Переживи моя Хельга войну, ее наверняка загнали под дулом автомата в лагерную рабочую бригаду. В одну из бесчисленных толп забитых, озлобленных, бесформенных, потерявших надежду существ в одежде из мешковины, разбросанных по всей матушке-России. Заставили копать свеклу на морозе, разбирать развалины, таскать повозки, превратив в бесполое, безымянное существо с растоптанными ножищами и расплющенными пальцами.
— Моя жена? — переспросил я Джоунза. — Не верю.
— Если я лгу, это достаточно легко доказать, — невозмутимо ответил Джоунз. — Взгляните сами.
Я спускался по лестнице ровными твердыми шагами.
И увидел ее.
Она улыбнулась мне, задрав подбородок, чтобы я ясно увидел и различил черты ее лица.
Волосы ее были белы как снег.
Во всем остальном она была моя Хельга, совершенно не тронутая временем.
Во всем остальном вся такая же стройная и цветущая, какой была моя Хельга в ночь свадьбы.
16: ХОРОШО СОХРАНИВШАЯСЯ ЖЕНЩИНА…
Мы рыдали как дети и поднимались ко мне на чердак, не разжимая объятий.
Минуя отца Кили и вице-бундесфюрера Крапптауэра, я заметил, что отец Кили рыдает тоже. Крапптауэр стоял навытяжку, воздавая почести символу англосаксонской семьи. Джоунз, поднявшийся несколькими ступеньками выше, сиял от счастья: задуманное им чудо удалось.
И все потирал свои изукрашенные кольцами руки.
— Моя… моя жена, — объяснил я старому другу Крафту, когда мы с Хельгой переступили порог.
И Крафт, пытаясь сдержать рыданья, так стиснул зубами черенок своей остывшей трубки из кукурузного початка, что перекусил ее пополам. Он не расплакался, но был на грани слез. По-моему — совершенно искренне.
Джоунз, Крапптауэр и Кили вошли вслед за нами.
— Как же случилось, — обратился я к Джоунзу, — что именно вы вернули мне жену?
— Фантастическое стечение обстоятельств, — сказал Джоунз. — Сначала я узнаю, что живы вы, а месяцем позже — что жива ваша жена. Так могу ли я воспринимать подобное совпадение иначе, чем дело рук Господних?
— Право, не знаю, — ответил я.
— Небольшая часть нашего тиража расходится в Западной Германии, — продолжал Джоунз. — Прочитав заметку о вас, один подписчик запросил телеграммой, известно ли мне, что ваша жена только что появилась как беженка в Западном Берлине.
— Почему вас, а не меня? — спросил я. И обернулся к Хельге.
— Любимая, — сказал я по-немецки. — Почему ты не дала мне телеграмму?
— Разлука длилась так долго — я так долго была мертвой, — ответила Хельга по-английски. — И я думала, ты создал себе новую жизнь, в которой нет для меня места. Я надеялась, что так оно и есть.
— В моей жизни ничего нет, кроме места для тебя, — возразил я. — И никому, кроме тебя, его не занять.
— Столько всего нужно рассказать, столько всего… — прижалась ко мне Хельга.
Я с изумленным восторгом смотрел на нее. Кожа Хельги была чистой и мягкой.

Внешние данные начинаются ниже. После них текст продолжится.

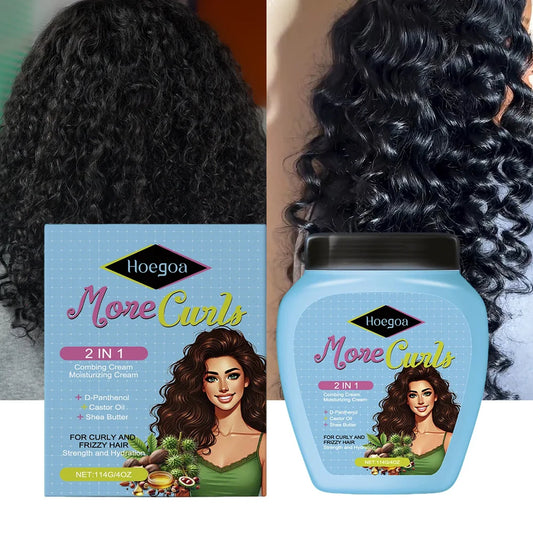 Leave-In Conditioner for Curl and Dry Hair Non-stick Hydrates Moisturize Shiny Nourishing Smoothing Anti-Frizz Care Cream 1/2pcs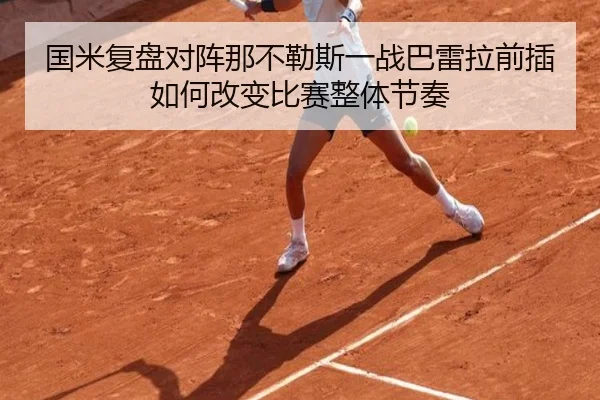 国米复盘对阵那不勒斯一战巴雷拉前插如何改变比赛整体节奏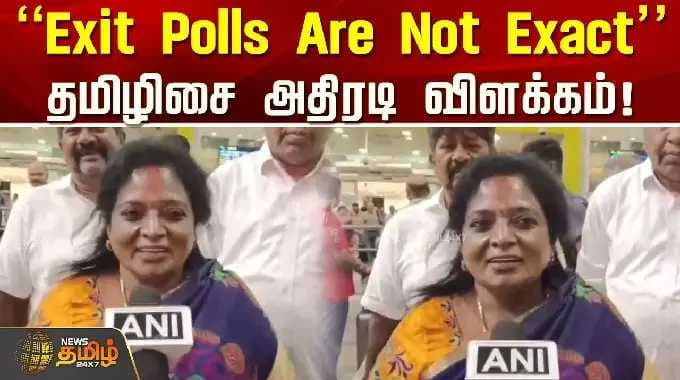 "Exit Polls Are Not Exact".. தமிழிசை அதிரடி விளக்கம்! | Tamilisai PressMeet | PoliticalNews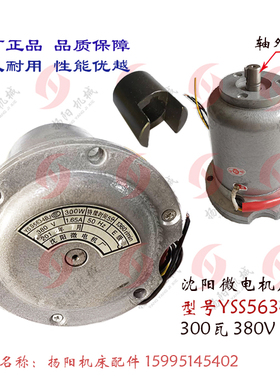 云南/宝鸡车床CY6140/6150快移速电机YSS5634BJ 沈阳微电机厂300W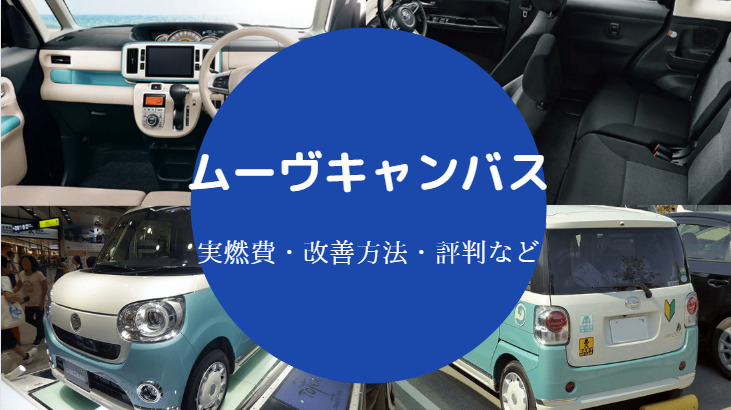 ムーヴキャンバスの燃費は悪い？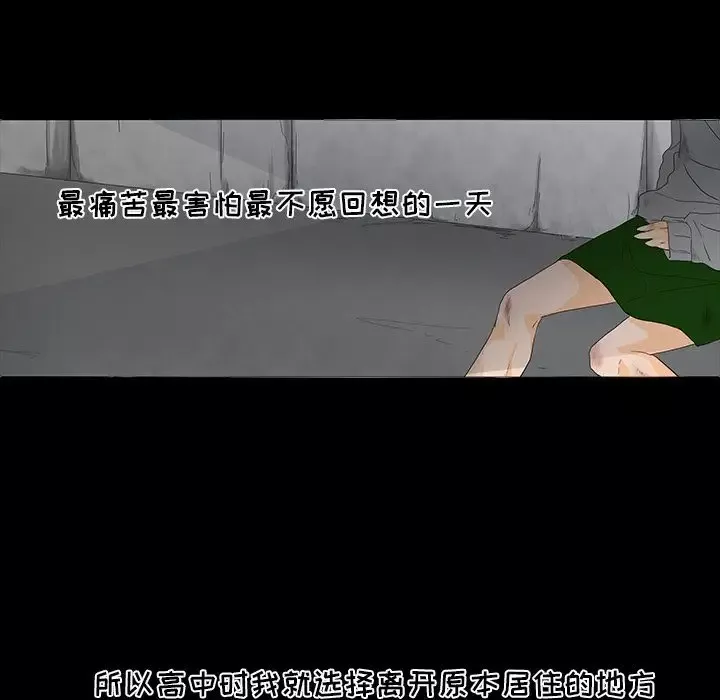 鱼缸中的花园第50章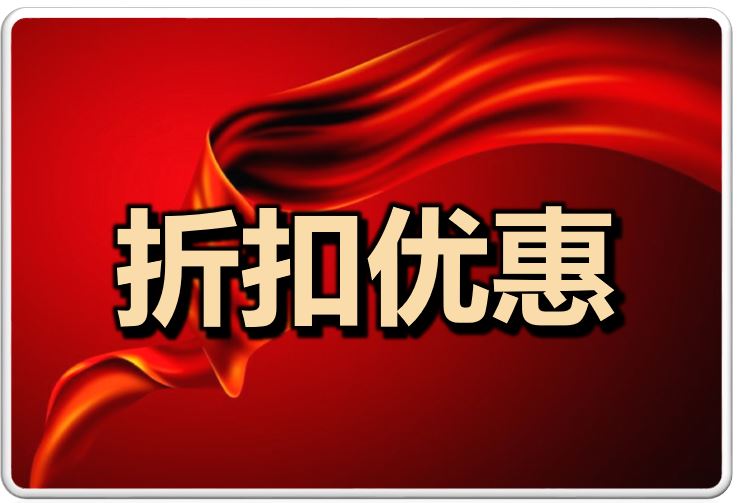 卓弘臻福花园售楼处电话4001167278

Для сорокапятилетней женщины Хельга удивительно хорошо сохранилась.
Что казалось тем более удивительным в свете ее рассказа о том, как прошли для нее последние пятнадцать лет.
Она попала в плен в Крыму, и ее изнасиловали, рассказывала Хельга. Затем в товарном вагоне принесли на Украину и заставили работать.
— Ослабевших, опустившихся, нас повенчали с вечной грязью, — говорила Хельга. — Когда война кончилась, никому даже не пришло в голову сказать нам об этом. Нашей трагедии было суждено длиться вечно. Мы даже по документам нигде не числились. Нас просто гоняли бесцельно по разрушенным деревням. Любому, кому требовалось выполнить какую-нибудь тупую физическую работу, достаточно было ткнуть пальцем и заставить делать ее нас.
Хельга разомкнула объятия, чтобы сопровождать свою повесть более выразительной жестикуляцией. Я подошел к окну, чтобы слушать ее и смотреть сквозь немытые стекла на скрюченные ветки дерева, на которых ни листьев не росло, ни птиц никогда не бывало.
В густом слое скопившейся на оконном стекле пыли были грубо прочерчены свастика, серп и молот, звезды и полосы. Все три символа нарисовал я с месяц назад, завершая спор с Крафтом о патриотизме. Я тогда восторженно описывал каждый из них, демонстрируя Крафту, как понимают патриотизм, соответственно, нацист, коммунист и американец.